Climbing out of the tree he fell, and broke his neck.

It's the landing that does it, not the fall.



Nitpick: The parachute likely opened _partially_ (as is common for such malfunctions) so that impacting a tree wouldn't cause injury or death.

That said, falling out of the tree checks out because that _is_ dangerous. Modern US Airborne training teaches a whole lot of caution when doing so. Best case you wait for someone to extricate you, but worst case (or for a combat jump), you deploy the reserve chute and then slide down it like a rope.

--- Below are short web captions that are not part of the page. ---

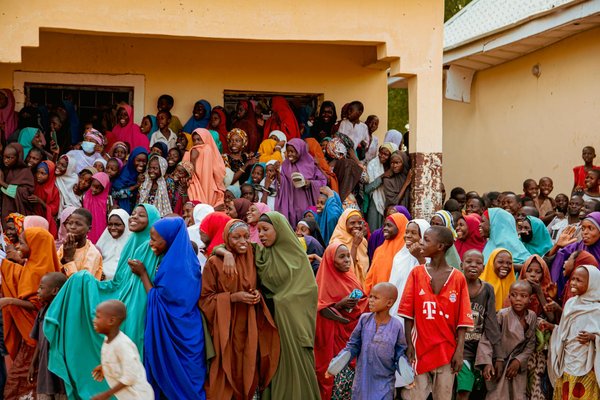 Analyse des avis clients sur photo climat pour une photo écologie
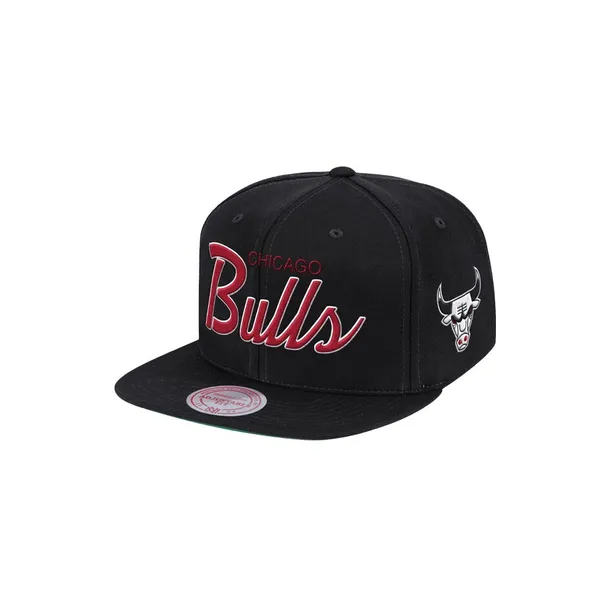 hwc-chicago-bulls-kod-producenta-6hssmm19145cbublck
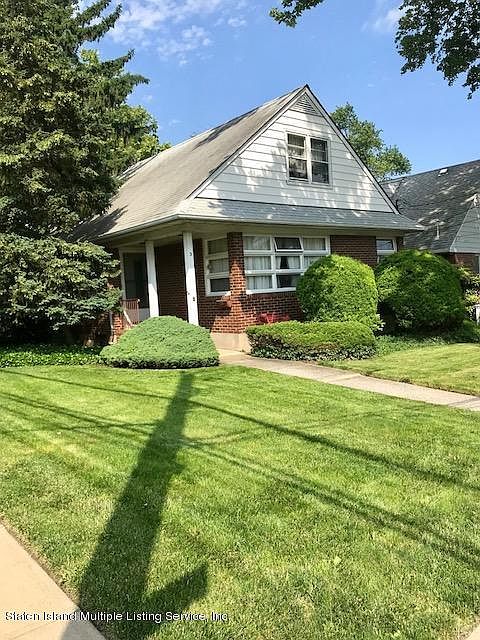 1st image of 3 Bancroft Ave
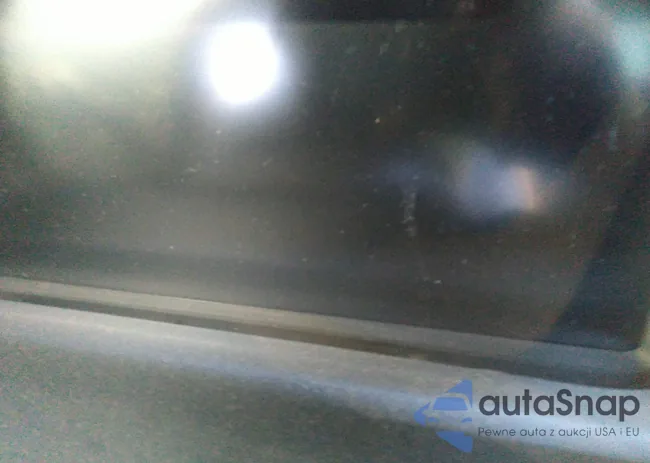 1FTEW1E86NFA61155: 36511646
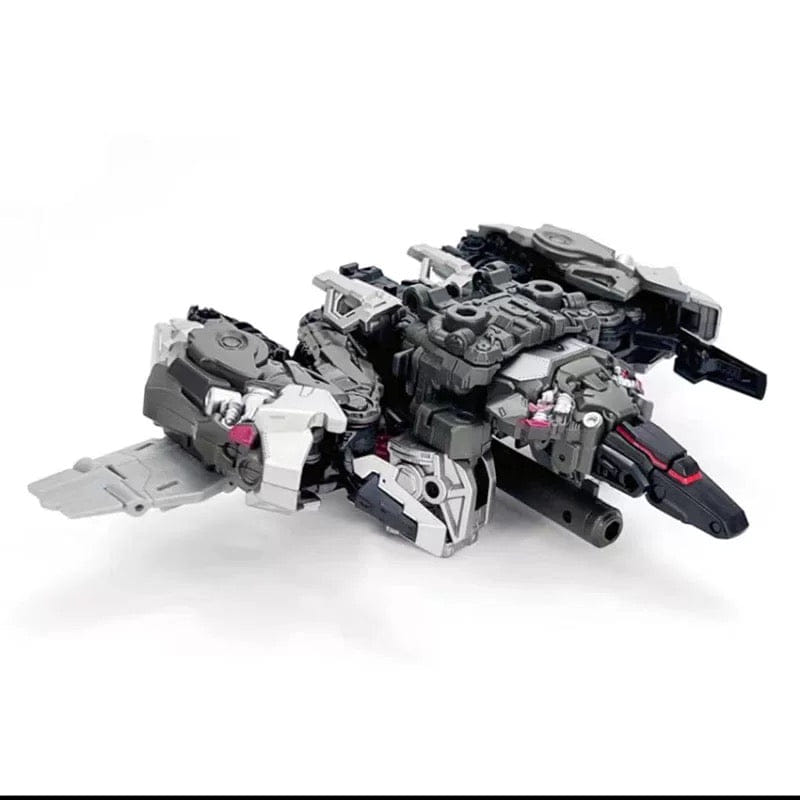 Takara Tomy Studio Series SS - 109 Megatron Action Figure – Transformers Movie Series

I don't know if they were using reserves in WWII (might have depended), but combat jump altitude is typically too low to have time to deploy your reserve. Better to chance the landing, than a hail storm of lead from the ground.

Source: 36 not-so-soft (non-combat) landings.


You might be right about the main parachute.

In WW 2, only US paratroopers had reserve chutes. This was likely a British paratrooper. So no reserve chute.

And yes. Climbing out of a tree while shaking from adrenaline is scary dangerous. But it is the sort of risk that takes experience to appreciate. In WW 2, nobody had experience.